**Extracted text:**
##########
PG Phriday: Rapid Prototyping

Ah, source control. From Subversion to git and everything in between, we all love to manage our code. The ability to quickly branch from an existing base is incredibly important to exploring and potentially abandoning divergent code paths. One often overlooked Postgres feature is the template database. At first glance, it’s just a way to ensure newly created databases contain some base functionality without having to bootstrap every time, but it’s so much more than that.

Our first clue to the true potential of template databases should probably start with the template0 and template1 databases. Every Postgres instance has them, and unless we’re familiar with the internals or intended use, they’re easy to ignore. They’re empty after all, right? Not quite. Individually, these templates actually define all of the core structures that must exist in all standard Postgres databases. System tables, views, the PUBLIC schema, and even the character encoding, are all defined in template0, and by extension, template1. The primary difference between the two is that template0 is intended to remain pristine in case we need to create a database without any of our own standard bootstrapping code.

Heck, we can’t even connect to the thing.

psql template0
psql: FATAL:  database "template0" is not currently accepting connections

But we can make changes to template1. What happens if we create a table in the template1 database and then create a new database?

\c template1

CREATE TABLE some_junk (id SERIAL, trash TEXT);

\c foo

                List of relations
 Schema |       Name        |   Type   |  Owner   
 public | some_junk         | table    | postgres
 public | some_junk_id_seq  | sequence | postgres

So now we can see firsthand that objects created in template1 will automatically be created in any new database. Existing databases don’t benefit from new objects in any template database; it’s a one-time snapshot of the template state at the time the new database is created. This also applies to any object in the template. Functions, types, tables, views, or anything else in template1, will be copied to new databases upon creation.

This much is almost prevalent enough to be common knowledge. As such, DBAs and some users leverage it for popular extensions and other functionality they want included everywhere. It’s not uncommon to see something like this in a new installation:

\c template1

CREATE EXTENSION pg_stat_statements -- Useful query stats.
CREATE EXTENSION pgstattuple;       -- Table data distribution info.
CREATE EXTENSION postgres_fdw;      -- Postgres foreign data wrapper.
CREATE EXTENSION plpythonu;         -- We use a lot of Python.

Now when we create a database, we’ll always have the ability to perform query forensics, analyze table bloat in the storage files, set up connections between other Postgres databases, and deploy python-based procedures. The last one probably isn’t as common as the first three, but if a series of applications make heavy use of Python and all databases in an organization reflect that, it’s nice we have the option. Any database object is created on our behalf, and we don’t even need to ask for it.
##########
**Given records:**
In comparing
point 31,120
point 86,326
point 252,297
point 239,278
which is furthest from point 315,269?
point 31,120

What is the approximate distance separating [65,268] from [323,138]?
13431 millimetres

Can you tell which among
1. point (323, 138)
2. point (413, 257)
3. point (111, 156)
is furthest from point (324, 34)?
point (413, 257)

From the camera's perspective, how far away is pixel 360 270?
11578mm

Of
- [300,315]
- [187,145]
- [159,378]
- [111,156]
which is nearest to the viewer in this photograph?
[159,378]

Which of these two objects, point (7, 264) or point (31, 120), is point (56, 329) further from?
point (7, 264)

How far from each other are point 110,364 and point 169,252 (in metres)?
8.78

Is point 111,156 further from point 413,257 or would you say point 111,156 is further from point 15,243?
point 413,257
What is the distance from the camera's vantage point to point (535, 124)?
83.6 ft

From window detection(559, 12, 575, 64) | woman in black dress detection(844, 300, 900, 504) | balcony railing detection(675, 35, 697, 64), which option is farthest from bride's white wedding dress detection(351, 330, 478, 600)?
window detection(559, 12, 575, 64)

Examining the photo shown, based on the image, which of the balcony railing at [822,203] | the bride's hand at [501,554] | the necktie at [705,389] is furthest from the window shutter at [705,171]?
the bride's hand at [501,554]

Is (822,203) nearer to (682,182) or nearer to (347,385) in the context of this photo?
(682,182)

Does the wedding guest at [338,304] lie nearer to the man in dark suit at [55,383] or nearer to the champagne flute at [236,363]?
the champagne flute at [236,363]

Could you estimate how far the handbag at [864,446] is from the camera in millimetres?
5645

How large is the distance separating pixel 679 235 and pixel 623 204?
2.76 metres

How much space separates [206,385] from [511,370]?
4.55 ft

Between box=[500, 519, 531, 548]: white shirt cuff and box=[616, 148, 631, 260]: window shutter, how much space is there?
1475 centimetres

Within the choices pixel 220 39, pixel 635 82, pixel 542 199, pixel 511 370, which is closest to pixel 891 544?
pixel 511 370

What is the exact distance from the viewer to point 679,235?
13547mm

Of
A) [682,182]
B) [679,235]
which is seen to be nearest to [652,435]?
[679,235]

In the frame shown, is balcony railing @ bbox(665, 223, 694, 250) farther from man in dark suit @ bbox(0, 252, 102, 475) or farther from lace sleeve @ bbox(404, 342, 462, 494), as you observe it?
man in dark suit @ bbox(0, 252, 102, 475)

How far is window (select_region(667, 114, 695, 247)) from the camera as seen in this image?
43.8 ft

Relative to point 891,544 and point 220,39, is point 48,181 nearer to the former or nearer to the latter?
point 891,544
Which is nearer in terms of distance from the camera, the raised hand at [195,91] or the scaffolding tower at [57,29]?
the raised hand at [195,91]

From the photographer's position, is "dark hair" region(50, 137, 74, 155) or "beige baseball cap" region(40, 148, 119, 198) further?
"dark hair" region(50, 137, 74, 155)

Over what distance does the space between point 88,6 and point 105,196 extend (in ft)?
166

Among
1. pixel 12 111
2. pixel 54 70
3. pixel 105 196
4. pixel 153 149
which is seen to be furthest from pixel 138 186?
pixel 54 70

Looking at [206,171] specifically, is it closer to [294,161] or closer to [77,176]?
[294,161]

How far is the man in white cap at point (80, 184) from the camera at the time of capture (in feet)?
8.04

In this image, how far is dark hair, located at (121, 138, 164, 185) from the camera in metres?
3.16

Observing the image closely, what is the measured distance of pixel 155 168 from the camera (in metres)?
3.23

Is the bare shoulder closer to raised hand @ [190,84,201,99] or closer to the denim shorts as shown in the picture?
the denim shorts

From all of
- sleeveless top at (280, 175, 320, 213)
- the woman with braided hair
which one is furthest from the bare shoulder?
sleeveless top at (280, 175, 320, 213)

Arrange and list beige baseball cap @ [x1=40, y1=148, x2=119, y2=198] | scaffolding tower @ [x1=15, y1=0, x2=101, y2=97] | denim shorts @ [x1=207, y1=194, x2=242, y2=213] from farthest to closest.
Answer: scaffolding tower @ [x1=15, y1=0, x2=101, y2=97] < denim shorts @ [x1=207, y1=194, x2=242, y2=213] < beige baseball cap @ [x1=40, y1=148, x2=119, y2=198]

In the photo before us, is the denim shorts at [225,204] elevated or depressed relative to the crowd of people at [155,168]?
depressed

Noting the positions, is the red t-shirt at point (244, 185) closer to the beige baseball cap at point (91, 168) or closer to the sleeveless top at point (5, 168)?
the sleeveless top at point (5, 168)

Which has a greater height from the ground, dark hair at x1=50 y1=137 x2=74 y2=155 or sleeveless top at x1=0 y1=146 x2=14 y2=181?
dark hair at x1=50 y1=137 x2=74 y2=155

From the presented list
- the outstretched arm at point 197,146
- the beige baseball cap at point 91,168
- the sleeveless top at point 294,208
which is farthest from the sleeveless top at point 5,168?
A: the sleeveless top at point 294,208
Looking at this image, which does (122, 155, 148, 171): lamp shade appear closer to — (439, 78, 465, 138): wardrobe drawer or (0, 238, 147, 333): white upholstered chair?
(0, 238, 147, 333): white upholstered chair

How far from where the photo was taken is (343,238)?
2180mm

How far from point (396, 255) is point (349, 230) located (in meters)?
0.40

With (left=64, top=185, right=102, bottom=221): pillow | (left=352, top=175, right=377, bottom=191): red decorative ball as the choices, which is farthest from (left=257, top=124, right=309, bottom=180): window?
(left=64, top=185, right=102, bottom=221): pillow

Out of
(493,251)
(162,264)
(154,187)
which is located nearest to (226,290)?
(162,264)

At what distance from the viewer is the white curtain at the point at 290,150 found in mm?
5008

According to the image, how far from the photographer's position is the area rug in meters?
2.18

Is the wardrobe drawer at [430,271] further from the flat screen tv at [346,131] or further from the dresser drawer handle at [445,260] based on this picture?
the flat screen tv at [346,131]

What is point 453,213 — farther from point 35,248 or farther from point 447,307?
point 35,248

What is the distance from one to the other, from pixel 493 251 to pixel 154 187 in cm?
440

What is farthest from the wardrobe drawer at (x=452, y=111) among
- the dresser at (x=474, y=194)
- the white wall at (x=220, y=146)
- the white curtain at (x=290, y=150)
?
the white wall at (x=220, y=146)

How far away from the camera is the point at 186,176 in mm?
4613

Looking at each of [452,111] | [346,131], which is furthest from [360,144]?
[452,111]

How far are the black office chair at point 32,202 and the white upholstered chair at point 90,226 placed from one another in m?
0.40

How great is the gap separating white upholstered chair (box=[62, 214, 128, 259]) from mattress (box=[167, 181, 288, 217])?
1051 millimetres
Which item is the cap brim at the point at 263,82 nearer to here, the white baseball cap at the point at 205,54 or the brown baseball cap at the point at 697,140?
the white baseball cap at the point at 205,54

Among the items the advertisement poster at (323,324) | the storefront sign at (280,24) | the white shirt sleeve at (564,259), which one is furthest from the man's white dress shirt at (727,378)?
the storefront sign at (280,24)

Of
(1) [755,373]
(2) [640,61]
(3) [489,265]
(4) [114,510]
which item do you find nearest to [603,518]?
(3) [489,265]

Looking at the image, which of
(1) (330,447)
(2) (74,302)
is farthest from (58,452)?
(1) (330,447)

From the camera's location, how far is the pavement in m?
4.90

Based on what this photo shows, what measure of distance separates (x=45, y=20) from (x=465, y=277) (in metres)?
##########
**Given problem:**
Decide whether each statement agrees with the text on Postgres template databases, and answer yes or no, quoting the words that decide it. 1. Objects added to template1 also show up in databases that already exist. 2. A connection to template0 cannot be made. 3. The PUBLIC schema and the character encoding are defined in template0.

**Final result:**
1. No: "Existing databases don’t benefit from new objects in any template database"
2. Yes: "Heck, we can’t even connect to the thing."
3. Yes: "System tables, views, the PUBLIC schema, and even the character encoding, are all defined in template0, and by extension, template1."